Some people might say that if you have a small amount of assets or if you are a buy and hold type of investor you might be better off with a commission based representative. I can only tell you that when I left the commission world and became a fee based advisor I had never felt so liberated in my life. I am free from the need to sell anything. I am a consultant not a salesman. Before I could say I am being fair now I can prove it in writing. In my opinion use a fee based advisor. They are the most objective and you will not have to worry ever again if your advisor has some hidden agenda.
As Evan said, for a one time deal, it might make sense, but in that case, I'd probably look at using one of the discount brokers rather than someone trying to sell you an idea.
I recently had a reader of my blog, ask "Is There Such A Thing As A Good Stockbroker?" And I answered with this post.
Fifteen years ago there were advantages to working with a premier wirehouse in a commission-based relationship: access to products and services, liquidity, reporting, and support. Today the playing field has become level, and fee-only advisors generally have access to better investment products at a lower cost than wirehouse firms. Moreover, whatever supposed benefits may have existed with the commission model, the inherent conflicts of interest are insurmountable. Warren Buffet captured this truth in one of his many aphorisms: "Never ask a barber if you need a haircut."
Dan, If you are looking for isolated, one time, transaction based advice, it might make sense to use a commission based advisor to obtain and execute an idea. If, however, you are seeking a long term relationship with an objective advisor that you will meet and plan with on a regular basis, the commission model can't work because the only way the advisor is compensated is through changing your investments, which often is not in your best interest. In this case I would seek out an RIA who charges only fee's: either hourly or as a % of the assets he/she is supervising on your behalf. Best of luck!
Do a search for an article written for the "Journal of Financial Planning." The title is "Who's the Fairest of Them All? A Comparative Analysis of Financial Advisor Compensation Models" by Robinson (20 no 5, May 2007). You may be able to find copies on-line.
The article compares several compensation models, one of which is the commission model. For each model, the author covers the advantages and disadvantages of each type of compensation.
You have to differentiate between "Advisor" and "Product Rep." Some countries are forcing this to happen legally. You never need a commissioned based "advisor", you may need a commissioned "product rep". Specifically commissions make sense for transactional work. Namely, insurance. You still have to be careful who you go through, but if you need help making insurance decisions it will be a commission based professional and that is ok.
There is no reason to use a commission based advisor any more. It used to be true you could not access a decent fee only advisor unless you had a certain level of assets, but now there are plenty of ways to find a fee only advisor who works with smaller accounts.

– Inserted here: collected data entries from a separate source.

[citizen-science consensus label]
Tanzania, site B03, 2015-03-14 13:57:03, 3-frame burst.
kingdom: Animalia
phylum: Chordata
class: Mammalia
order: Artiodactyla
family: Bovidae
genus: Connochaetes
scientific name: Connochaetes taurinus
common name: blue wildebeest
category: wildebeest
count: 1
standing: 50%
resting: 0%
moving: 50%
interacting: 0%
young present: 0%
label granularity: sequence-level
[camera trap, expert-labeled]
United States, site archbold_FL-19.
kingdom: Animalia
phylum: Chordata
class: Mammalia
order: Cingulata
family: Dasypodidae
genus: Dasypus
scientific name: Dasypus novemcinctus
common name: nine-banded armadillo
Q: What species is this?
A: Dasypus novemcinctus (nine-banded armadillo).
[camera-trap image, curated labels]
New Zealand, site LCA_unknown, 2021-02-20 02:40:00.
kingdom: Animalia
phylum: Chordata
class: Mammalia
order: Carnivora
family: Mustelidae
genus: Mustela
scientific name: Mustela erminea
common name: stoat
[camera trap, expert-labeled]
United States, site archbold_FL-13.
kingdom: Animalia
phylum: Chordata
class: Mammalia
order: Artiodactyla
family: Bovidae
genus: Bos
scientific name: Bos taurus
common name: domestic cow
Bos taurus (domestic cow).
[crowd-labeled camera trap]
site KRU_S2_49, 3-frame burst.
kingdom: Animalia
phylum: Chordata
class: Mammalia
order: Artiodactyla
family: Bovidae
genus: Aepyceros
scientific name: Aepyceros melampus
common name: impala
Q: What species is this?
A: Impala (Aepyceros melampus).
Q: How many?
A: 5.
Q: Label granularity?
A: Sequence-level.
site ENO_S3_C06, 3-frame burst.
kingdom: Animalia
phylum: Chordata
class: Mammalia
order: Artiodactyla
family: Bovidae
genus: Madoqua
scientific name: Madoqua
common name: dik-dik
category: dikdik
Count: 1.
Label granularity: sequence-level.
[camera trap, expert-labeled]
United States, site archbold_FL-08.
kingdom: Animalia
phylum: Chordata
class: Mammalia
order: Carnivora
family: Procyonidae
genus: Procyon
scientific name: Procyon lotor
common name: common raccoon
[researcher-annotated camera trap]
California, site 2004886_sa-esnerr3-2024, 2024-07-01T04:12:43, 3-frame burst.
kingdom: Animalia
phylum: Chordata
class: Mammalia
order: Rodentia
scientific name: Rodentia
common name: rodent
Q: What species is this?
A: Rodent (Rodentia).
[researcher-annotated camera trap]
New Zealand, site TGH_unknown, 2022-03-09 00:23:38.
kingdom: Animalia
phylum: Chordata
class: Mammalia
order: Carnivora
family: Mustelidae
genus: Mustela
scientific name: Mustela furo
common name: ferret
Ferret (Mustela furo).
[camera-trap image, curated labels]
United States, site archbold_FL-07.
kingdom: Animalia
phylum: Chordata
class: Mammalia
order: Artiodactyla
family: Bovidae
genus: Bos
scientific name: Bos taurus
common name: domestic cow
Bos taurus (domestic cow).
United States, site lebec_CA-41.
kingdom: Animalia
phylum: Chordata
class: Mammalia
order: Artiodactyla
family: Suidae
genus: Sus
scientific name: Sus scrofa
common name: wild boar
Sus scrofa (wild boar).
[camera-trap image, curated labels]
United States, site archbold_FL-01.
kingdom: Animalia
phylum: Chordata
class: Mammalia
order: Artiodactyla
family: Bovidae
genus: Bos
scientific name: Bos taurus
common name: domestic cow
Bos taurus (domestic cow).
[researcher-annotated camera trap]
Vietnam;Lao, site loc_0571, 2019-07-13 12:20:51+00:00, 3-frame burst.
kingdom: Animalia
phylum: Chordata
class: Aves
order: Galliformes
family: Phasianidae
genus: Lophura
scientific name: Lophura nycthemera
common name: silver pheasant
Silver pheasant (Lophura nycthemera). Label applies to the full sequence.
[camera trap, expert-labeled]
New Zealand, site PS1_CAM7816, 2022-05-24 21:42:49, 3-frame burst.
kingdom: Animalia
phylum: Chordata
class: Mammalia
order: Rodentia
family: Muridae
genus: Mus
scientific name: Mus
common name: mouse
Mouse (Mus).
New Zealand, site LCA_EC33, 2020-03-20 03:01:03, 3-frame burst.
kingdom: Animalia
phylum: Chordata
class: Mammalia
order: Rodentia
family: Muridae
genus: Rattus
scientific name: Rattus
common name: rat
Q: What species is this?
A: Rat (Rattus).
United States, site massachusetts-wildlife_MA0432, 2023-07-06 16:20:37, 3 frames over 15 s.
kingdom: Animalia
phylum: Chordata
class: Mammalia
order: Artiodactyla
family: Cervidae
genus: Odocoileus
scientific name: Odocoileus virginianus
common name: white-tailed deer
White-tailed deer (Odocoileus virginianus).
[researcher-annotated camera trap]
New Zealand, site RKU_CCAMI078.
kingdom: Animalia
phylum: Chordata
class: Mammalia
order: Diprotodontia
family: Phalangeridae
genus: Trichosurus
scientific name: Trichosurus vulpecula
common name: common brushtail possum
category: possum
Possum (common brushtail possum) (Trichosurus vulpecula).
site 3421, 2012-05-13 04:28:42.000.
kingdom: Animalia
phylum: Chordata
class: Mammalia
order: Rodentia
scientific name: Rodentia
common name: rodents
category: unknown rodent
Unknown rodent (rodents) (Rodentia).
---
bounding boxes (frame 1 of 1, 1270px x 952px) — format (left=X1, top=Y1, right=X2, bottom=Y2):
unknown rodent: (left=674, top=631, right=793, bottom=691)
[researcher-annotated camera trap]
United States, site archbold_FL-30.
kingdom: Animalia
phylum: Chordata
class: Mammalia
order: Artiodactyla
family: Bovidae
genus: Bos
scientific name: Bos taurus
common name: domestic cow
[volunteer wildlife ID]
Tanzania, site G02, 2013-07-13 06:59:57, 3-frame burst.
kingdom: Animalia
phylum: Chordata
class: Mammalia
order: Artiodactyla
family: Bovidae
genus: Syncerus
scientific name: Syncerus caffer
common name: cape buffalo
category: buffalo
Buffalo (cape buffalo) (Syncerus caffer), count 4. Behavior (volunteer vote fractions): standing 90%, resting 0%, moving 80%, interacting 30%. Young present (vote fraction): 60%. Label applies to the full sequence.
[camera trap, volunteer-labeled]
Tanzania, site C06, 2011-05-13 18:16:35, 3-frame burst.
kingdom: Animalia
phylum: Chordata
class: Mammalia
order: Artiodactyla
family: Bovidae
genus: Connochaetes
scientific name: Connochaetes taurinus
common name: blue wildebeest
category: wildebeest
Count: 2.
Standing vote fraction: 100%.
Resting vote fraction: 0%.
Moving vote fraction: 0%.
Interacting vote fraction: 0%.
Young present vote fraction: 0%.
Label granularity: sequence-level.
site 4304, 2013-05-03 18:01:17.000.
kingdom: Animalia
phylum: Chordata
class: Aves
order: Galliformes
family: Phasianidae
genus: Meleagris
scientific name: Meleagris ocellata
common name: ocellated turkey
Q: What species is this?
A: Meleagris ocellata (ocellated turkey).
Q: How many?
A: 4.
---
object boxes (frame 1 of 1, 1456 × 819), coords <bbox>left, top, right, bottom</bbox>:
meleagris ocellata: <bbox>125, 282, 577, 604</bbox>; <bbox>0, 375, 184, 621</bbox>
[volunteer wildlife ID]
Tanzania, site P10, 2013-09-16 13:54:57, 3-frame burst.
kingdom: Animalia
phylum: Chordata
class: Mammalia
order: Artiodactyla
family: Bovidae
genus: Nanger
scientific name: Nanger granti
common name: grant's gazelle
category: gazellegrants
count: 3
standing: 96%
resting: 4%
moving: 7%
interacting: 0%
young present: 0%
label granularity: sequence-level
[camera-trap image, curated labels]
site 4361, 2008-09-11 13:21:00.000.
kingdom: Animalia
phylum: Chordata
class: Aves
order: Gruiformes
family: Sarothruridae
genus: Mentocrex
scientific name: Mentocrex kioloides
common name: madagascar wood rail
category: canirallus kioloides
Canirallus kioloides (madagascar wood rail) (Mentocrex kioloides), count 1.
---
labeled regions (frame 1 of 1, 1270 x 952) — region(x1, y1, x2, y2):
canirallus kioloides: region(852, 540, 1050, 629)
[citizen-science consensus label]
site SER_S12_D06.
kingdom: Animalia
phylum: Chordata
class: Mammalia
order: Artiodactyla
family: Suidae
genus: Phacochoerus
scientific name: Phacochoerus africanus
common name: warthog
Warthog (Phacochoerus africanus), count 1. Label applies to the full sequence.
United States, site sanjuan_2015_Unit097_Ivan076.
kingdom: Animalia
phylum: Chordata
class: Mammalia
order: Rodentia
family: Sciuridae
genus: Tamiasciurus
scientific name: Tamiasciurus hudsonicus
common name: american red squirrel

The Garret Planning Network is one way.
None. A commission based advisor may be driven to recommend what pays he/she the most rather than what is best for you. Fee based or Fee only advisor typically provide more unbiased advice.
I don't see any advantage to using a commission based financial advisor as they could be motivated to promote certain products not based on their suitability for you but because they receive a better payout. They are also inclined to change your investments more frequently driving up your expenses and eating away at your returns. Fee only advisors on the other hand are not compensated on a product basis. They are compensated by a negotiated percentage of the assets managed so there is no motivation to create turnover in your portfolio just to increase their profits. In summary, a fee only advisors goals are much more aligned with their clients goals, i.e. increasing your asset base increases their compensation.
The advantage would be to the advisor, not to you. The difference between a commissioned and fee-only advisor is the standard in which they are held accountable. The commissioned advisor only needs to fill out suitability form which in essence removes the advisors liability. The fee-only advisor must abide by the fiduciary rule which states "they must do what's in the clients best interest regardless of suitability". In other words commissions "client beware" responsibility is yours, with fee-only "advisor beware" responsibility falls on them.
I don't see a situation where using a commission based advisor would make sense.
If you want to "set it and forget it" open an etrade or scotttrade account.
If you need advice because you have zero investment experience, open an account at a robo-advisor.
If you want planning and a personalized portfolio, go to an RIA.